这里着重看一下顺序,为什么是先计算 guaranteedPods 先被计算驱逐呢?举一个例子好理解:
假如高优先级 Pod A 要求 100M 内存。burstablePods (总共 50m),bestEffortPods(总共 40m) 加起来也就总共 request 90M 内存,guaranteedPods 只有一个 Pod B request 90M 内存。要满足 A 的要求,怎么着也得驱逐 B 了吧。
然后按照顺序计算需要驱逐的 burstablePods ,驱逐 B 之后,A 还需要 10M 内存才满足需求呢。但是明显,应该驱逐低优先级的 bestEffortPods。这一次计算,就会发现需要满足的内存要求编程了 100M - 90M(B)-40M(bestEffortPods)= -30M。不需要驱逐 burstablePods 就够啦。
最后就计算到底要驱逐 bestEffortPods 中的多少 Pods 了。很明显,只需要再驱逐大于 10M Requests 的 bestEffortPods 即可。

  1. // getPodsToPreempt returns a list of pods that could be preempted to free requests >= requirements
  2. func getPodsToPreempt(pod *v1.Pod, pods []*v1.Pod, requirements admissionRequirementList) ([]*v1.Pod, error) {
  3.     bestEffortPods, burstablePods, guaranteedPods := sortPodsByQOS(pod, pods)

* 给定信息 *
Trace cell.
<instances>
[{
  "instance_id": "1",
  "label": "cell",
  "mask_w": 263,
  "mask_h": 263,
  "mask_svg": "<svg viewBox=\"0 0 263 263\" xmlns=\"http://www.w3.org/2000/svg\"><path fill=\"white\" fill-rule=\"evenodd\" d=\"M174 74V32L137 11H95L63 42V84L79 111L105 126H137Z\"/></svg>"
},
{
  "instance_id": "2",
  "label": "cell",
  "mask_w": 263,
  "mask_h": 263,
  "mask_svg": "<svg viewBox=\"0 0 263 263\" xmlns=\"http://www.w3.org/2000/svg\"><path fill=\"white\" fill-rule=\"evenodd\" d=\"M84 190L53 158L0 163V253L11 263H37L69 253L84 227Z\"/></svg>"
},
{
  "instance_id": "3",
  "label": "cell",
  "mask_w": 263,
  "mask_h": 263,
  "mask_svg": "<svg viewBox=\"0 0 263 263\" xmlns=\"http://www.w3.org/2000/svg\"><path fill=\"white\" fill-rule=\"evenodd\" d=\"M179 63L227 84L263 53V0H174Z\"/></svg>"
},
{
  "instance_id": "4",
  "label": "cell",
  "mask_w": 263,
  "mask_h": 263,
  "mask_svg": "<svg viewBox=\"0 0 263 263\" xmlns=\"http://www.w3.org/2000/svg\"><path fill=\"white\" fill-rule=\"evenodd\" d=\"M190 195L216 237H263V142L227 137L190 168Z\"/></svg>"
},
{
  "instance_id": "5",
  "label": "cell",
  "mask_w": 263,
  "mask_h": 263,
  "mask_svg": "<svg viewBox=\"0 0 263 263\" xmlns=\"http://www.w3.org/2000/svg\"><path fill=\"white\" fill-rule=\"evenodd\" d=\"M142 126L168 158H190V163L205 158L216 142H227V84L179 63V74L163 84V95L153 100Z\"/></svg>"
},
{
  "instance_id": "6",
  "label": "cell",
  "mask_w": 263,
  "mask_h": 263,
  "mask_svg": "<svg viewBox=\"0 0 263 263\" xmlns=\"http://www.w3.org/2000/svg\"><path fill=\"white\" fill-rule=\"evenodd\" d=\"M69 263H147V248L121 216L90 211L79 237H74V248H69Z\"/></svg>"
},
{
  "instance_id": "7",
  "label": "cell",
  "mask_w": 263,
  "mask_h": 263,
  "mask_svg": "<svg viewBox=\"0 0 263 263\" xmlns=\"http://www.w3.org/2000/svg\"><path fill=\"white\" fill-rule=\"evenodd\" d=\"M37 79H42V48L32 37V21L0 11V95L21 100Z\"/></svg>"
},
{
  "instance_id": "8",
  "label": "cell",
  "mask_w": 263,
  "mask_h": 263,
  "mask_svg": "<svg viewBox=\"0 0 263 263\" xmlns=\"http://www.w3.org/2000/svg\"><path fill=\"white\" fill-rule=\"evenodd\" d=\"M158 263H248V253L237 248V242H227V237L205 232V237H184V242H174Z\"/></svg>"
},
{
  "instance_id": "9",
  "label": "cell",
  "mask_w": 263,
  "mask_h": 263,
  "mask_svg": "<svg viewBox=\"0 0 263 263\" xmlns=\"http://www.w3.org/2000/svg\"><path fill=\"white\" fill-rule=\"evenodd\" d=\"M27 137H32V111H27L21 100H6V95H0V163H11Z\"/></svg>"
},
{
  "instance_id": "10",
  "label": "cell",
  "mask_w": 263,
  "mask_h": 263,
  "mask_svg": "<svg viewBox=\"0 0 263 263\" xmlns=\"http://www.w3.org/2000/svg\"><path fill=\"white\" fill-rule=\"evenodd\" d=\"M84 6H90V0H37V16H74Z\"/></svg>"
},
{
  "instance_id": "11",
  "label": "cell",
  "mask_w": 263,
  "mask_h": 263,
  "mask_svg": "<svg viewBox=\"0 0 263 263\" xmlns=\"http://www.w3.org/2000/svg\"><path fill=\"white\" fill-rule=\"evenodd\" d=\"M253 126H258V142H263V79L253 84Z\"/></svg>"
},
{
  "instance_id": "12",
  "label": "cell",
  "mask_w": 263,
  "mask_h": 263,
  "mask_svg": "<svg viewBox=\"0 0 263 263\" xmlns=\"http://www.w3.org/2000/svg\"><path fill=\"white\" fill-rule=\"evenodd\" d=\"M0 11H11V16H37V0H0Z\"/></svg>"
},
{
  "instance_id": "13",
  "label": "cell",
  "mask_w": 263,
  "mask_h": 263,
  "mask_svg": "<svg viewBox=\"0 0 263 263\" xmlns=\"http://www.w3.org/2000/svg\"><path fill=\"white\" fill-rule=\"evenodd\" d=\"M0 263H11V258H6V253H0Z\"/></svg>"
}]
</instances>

* 练习任务 *
[1] 用两句话概括上面讲 Pod 抢占顺序的文档片段。
[2] 在 Pod 抢占顺序的文档片段所举的例子里,guaranteedPods 中的 Pod B request 多少内存?
[3] 续写讲 Pod 抢占顺序的文档片段,从它的最后一行代码之后接着写。

* 参考答案 *
[1] 文档片段用一个例子说明为什么先计算 guaranteedPods:高优先级 Pod A 需要 100M 内存,而 burstablePods 和 bestEffortPods 加起来只有 90M,所以必须驱逐 request 90M 的 guaranteedPod B。之后按顺序计算发现不需要驱逐 burstablePods,最后只需再驱逐大于 10M Requests 的 bestEffortPods。

[2] 90M 内存。

[3]
  5.     // make sure that pods exist to reclaim the requirements
  6.     unableToMeetRequirements := requirements.subtract(append(append(bestEffortPods, burstablePods...), guaranteedPods...)...)
  7.     if len(unableToMeetRequirements) > 0 {
  8.         return nil, fmt.Errorf("no set of running pods found to reclaim resources: %v", unableToMeetRequirements.toString())
  9.     }
  10.     // find the guaranteed pods we would need to evict if we already evicted ALL burstable and besteffort pods.
  11.     guaranteedToEvict, err := getPodsToPreemptByDistance(guaranteedPods, requirements.subtract(append(bestEffortPods, burstablePods...)...))
  12.     if err != nil {
  13.         return nil, err
  14.     }
  15.     // Find the burstable pods we would need to evict if we already evicted ALL besteffort pods, and the required guaranteed pods.
  16.     burstableToEvict, err := getPodsToPreemptByDistance(burstablePods, requirements.subtract(append(bestEffortPods, guaranteedToEvict...)...))
  17.     if err != nil {
  18.         return nil, err
  19.     }
  20.     // Find the besteffort pods we would need to evict if we already evicted the required guaranteed and burstable pods.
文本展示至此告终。